Florence Glass Palmer

Florence Glass Palmer (1895-1977) is known for her two novels on southern life during Reconstruction. Palmer’s best-known work, Spring Will Come Again (1940), draws upon her parents’ lives to show how the South tried to rebuild after the social and economic devastation of the Civil War. Several critics have noted the sociological honesty and detail in Palmer’s account of the era.

Palmer was born on February 16, 1895, in Uniontown, Perry County, the seventh of nine children born to Edwin Robinson and Emma Weaver Glass. Because his own education had been interrupted during Reconstruction, her father made the education of his children a family priority. After graduating from Judson Academy in Marion, Perry County, Palmer earned both a bachelor’s degree in 1915 and a master’s degree in 1916 from Converse College in Spartanburg, South Carolina. She returned home to teach Latin and mathematics at Uniontown High School. Palmer pursued graduate work at Columbia University in New York during the summers of 1919, 1920, and 1921. Around that time, Palmer met Robert Conrad Palmer, a research chemist and widower with one daughter, when she travelled to Pensacola, Florida; they were married on June 5, 1923 and settled in Pensacola. The couple had two children of their own.
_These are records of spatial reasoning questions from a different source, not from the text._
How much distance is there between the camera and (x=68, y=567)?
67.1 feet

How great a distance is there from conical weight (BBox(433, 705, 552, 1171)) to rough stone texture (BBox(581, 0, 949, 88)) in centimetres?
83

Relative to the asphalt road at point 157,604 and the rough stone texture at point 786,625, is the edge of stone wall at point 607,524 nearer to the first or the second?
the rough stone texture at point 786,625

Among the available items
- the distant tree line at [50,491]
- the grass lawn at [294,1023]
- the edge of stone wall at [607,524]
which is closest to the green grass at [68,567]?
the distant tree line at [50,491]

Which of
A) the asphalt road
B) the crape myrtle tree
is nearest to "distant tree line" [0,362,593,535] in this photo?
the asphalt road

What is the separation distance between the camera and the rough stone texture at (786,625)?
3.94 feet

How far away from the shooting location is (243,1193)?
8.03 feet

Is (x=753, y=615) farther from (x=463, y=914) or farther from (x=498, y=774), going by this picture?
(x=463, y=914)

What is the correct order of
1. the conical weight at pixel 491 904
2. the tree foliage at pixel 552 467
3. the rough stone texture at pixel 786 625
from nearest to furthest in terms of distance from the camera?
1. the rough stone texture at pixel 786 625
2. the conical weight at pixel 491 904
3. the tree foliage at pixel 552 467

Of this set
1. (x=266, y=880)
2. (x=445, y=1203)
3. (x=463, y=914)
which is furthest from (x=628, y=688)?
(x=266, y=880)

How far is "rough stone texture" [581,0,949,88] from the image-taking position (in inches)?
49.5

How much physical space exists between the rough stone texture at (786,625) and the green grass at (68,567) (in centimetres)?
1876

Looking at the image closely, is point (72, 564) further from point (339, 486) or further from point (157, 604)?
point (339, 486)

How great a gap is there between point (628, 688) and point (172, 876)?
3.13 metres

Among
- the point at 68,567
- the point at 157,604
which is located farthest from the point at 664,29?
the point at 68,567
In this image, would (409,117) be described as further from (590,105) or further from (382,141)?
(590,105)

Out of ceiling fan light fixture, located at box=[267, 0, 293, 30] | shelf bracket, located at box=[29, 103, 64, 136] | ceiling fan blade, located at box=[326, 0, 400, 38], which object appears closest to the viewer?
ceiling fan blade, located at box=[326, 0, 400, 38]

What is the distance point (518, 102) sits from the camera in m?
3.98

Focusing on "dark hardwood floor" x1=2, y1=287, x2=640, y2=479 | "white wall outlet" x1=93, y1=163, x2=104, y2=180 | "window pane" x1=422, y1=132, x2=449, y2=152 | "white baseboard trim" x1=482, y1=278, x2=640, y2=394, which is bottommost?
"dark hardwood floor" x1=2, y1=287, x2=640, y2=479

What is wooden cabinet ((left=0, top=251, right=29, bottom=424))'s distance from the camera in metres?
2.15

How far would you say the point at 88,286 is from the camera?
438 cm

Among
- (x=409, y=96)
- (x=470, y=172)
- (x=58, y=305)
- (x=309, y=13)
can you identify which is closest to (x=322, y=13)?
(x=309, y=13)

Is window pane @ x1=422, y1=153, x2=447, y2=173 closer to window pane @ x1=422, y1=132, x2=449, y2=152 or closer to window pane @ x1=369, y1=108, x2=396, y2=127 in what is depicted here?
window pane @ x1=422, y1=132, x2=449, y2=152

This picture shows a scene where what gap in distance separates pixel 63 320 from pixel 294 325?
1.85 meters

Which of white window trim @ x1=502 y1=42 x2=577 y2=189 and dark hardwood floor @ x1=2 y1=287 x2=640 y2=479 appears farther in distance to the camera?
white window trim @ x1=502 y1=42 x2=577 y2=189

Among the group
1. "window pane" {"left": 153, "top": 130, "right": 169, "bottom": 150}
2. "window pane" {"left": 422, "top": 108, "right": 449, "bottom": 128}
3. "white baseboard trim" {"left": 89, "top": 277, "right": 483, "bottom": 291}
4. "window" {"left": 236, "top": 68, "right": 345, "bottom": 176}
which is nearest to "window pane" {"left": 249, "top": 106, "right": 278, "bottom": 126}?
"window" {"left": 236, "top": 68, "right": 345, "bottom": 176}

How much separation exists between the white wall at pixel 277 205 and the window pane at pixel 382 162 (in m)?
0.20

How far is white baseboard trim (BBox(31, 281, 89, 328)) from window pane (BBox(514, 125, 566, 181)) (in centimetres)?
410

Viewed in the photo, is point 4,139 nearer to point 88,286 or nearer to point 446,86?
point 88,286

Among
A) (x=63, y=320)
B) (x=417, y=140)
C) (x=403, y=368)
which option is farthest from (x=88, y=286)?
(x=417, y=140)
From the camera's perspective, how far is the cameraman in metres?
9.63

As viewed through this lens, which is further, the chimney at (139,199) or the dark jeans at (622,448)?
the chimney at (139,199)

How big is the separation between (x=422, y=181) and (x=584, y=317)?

Palmer began writing after her marriage. Her first novel, Life and Miss Celeste (1937), is a story based on the Charbonier sisters, whom she had discovered on a historical tour of Pensacola, one of whom became the model for her main character, Madeline Celeste Rochambeau. After the death of their reckless brother, the impoverished Rochambeau sisters struggle to pay taxes on their inherited home. Celeste, the older and stronger of the two sisters, shields her frailer sister Helene from bargain hunters who negotiate to buy the family’s belongings. The book was generally well received and was even recommended as a Catholic Book of the Month Club selection.

In her second novel, Spring Will Come Again (1940), the chief characters are patterned after the author’s parents, with similar tragedies and victories. The character Ardisia, based upon her mother, is concerned with art and literature, while the character of William, based on her father, attempts to increase cotton production by applying scientific discoveries to his farming. Palmer’s two years of research for the book produced an accurate, detailed, and colorful picture of the struggle for recovery during the Reconstruction period. Spring was a recurrent theme in Palmer’s life and writings.

Whereas Palmer remained active in civic, social, church, and cultural activities in Pensacola throughout her life, she never again published after 1940. She died of congestive heart failure on May 22, 1977, and is buried in Pensacola’s Bayview Memorial Park Cemetery.

Works by Florence Glass Palmer

Life and Miss Celeste (1937)

Spring Will Come Again (1940)

Additional Resources

Field, Louise M. Rev. of Life and Miss Celeste. New York Times Book Review 22 August 1937: 6.

Howes, Durwood, ed. American Women 1935-40: A Composite Biographical Dictionary. Vol. 2. Detroit: Gale Research Co., 1981, p. 683.